A glimpse onto the world of Kensuke Koike: from Japan to Italy, through suggestions, journeys, dreams and passions, behind the scenes of a constant flow of creations by a truly unique artist.

by Giacomo Donati

1.
What are the fundamental stages of your artistic career?

I have always wanted to be an artist, from an early age. In high school I spent a year abroad, in Venice, so, after finishing high school, I decided to return to Italy to continue my studies. At the beginning I wanted to be a painter, then, once I arrived back in Venice to do the Academy of Fine Arts, the lack of space available in the room I occupied faced me with the problem of where I could paint and keep the canvases. I would have easily sacrificed space for my works, but it would have been difficult to convince my roommate to put up with the smell of acrylic paints every day, so one day I took a camera and started making video art. From there, step by step, we can say that I have adapted to the circumstances, up to what I do now, following the principle that I prefer to work on ideas, rather than on techniques, in the sense that when you have a clear idea of ​​where you want to go, the materials are not the most important thing.
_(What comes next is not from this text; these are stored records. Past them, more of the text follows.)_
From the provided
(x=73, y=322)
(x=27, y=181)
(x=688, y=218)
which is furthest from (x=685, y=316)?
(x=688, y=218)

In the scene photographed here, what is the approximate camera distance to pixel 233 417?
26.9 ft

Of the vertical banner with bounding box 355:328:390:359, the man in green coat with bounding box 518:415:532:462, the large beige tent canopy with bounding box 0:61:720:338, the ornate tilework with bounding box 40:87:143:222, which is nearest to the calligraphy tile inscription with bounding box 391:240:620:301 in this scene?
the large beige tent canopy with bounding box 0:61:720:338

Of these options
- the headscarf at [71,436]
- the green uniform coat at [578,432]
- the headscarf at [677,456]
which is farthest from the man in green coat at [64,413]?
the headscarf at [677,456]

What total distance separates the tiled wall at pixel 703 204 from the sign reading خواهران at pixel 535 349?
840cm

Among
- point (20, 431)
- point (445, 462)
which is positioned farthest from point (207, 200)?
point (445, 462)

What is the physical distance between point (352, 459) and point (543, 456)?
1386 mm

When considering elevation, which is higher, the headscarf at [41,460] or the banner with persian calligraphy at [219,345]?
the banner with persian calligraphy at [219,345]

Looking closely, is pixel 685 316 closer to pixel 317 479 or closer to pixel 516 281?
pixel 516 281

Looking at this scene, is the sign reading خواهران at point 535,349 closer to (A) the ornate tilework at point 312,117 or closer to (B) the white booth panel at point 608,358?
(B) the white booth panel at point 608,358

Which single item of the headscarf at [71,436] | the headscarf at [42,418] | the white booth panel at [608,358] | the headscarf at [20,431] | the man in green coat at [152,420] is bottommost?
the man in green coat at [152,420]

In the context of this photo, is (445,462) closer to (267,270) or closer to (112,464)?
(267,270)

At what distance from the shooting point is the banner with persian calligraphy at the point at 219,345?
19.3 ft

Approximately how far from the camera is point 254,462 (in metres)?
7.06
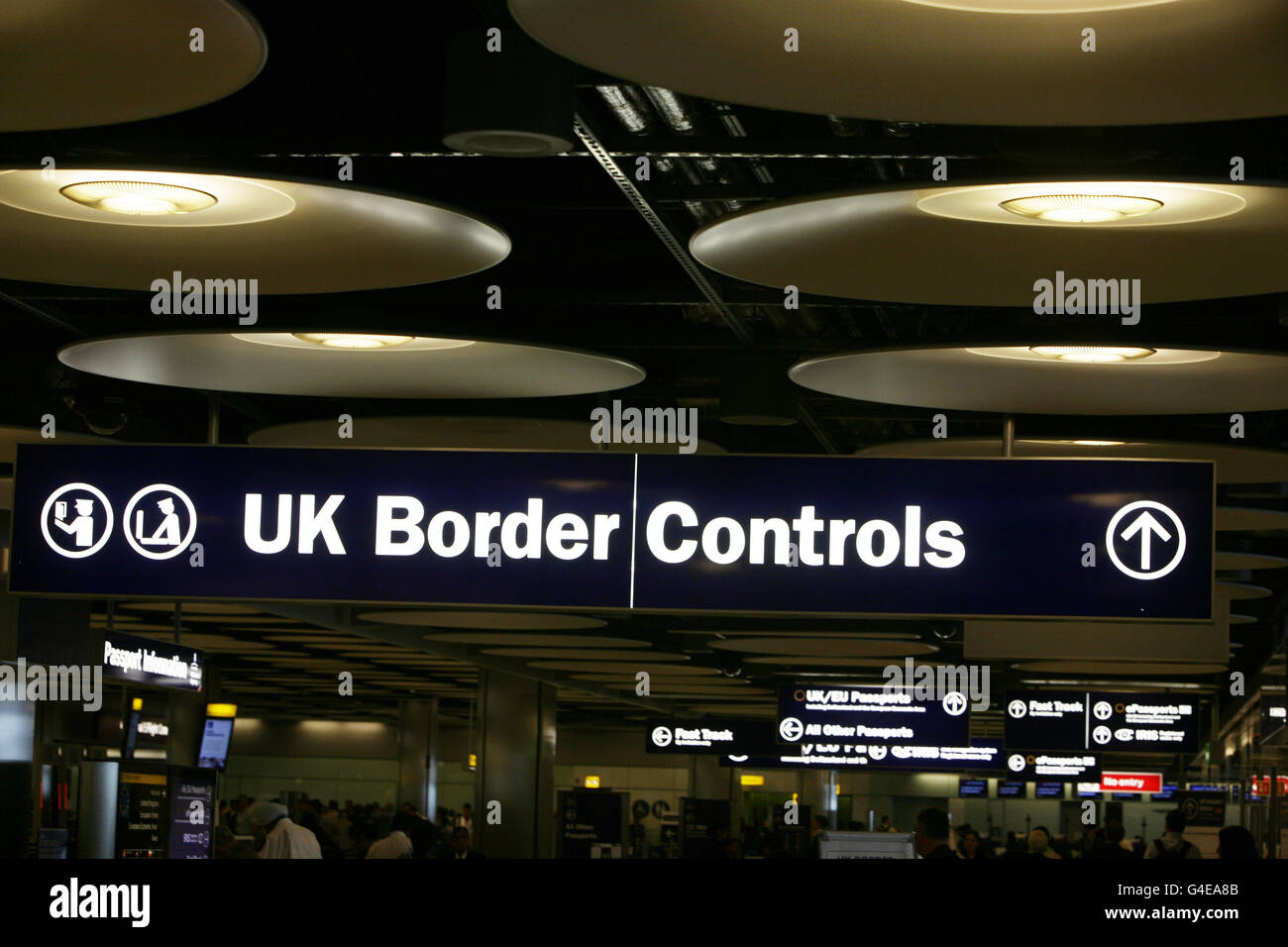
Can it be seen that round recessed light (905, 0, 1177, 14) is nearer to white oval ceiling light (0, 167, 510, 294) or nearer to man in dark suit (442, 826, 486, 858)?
white oval ceiling light (0, 167, 510, 294)

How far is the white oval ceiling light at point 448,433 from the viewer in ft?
34.6

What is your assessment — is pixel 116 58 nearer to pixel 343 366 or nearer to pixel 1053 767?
pixel 343 366

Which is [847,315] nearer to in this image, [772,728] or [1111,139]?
[1111,139]

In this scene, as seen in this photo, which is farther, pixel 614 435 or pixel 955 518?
pixel 614 435

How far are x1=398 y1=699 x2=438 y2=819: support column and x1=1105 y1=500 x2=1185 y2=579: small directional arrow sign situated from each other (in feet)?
118

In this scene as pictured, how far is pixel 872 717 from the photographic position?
2158 cm

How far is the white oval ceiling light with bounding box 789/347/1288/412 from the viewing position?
25.9 feet

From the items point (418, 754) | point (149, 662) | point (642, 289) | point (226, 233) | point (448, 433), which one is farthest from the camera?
point (418, 754)

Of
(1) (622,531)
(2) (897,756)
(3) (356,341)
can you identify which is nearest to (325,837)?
(2) (897,756)

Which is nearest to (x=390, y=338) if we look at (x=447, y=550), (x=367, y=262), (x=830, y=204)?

Now I work with images, but it is not certain that in the future I will not turn to other materials.

2.
What are or have been your points of reference?

When I was in Japan, I often went to museums and theaters with my mother, who took me almost everywhere, feeding my curiosity. I was very fascinated not only by the works of architects and artists, but above all by the process that led them making their dreams come true, so I spent a lot of time seeing sketches, prototypes, everything behind the final work. Above all, I remember in particular a large exhibition at the Prefectural Museum of Art in Aichi on the unconventional genius of Richard Buckminster Fuller, his original creations and the concept of creating starting from a module that is then reproduced on various scales. This and many other exhibitions have fed my imagination.

3.
Where are you going now?

It is difficult to say, I would be curious to know it too. Necessarily beyond, to avoid any feeling of complacency, but whatever the direction it is, it will certainly be a very personal impulse to dictate it, because I must first of all be passionate about something, in order to transmit this passion in the resulting works.

4.
What is your favorite place in Japan?

Wherever you eat well! And wherever you can see that moment of beauty that encompasses the cherry blossom, a phenomenon that seems to me to find its perfect synthesis only in Japan. If I really have to identify a place, I would say the Ise Grand Shrine, where I went with my whole family, also to savor the azuki bean sweets.

5.
How important is music in your work? what are you listening to in this period?

I listen distractedly to music and listen to a little of everything, but when I work I need absolute silence, to think but also to hear, for example, the noise of the cuts I make on paper.

6.
A dream in the drawer.

A robot that passes on and executes my accumulated knowledge.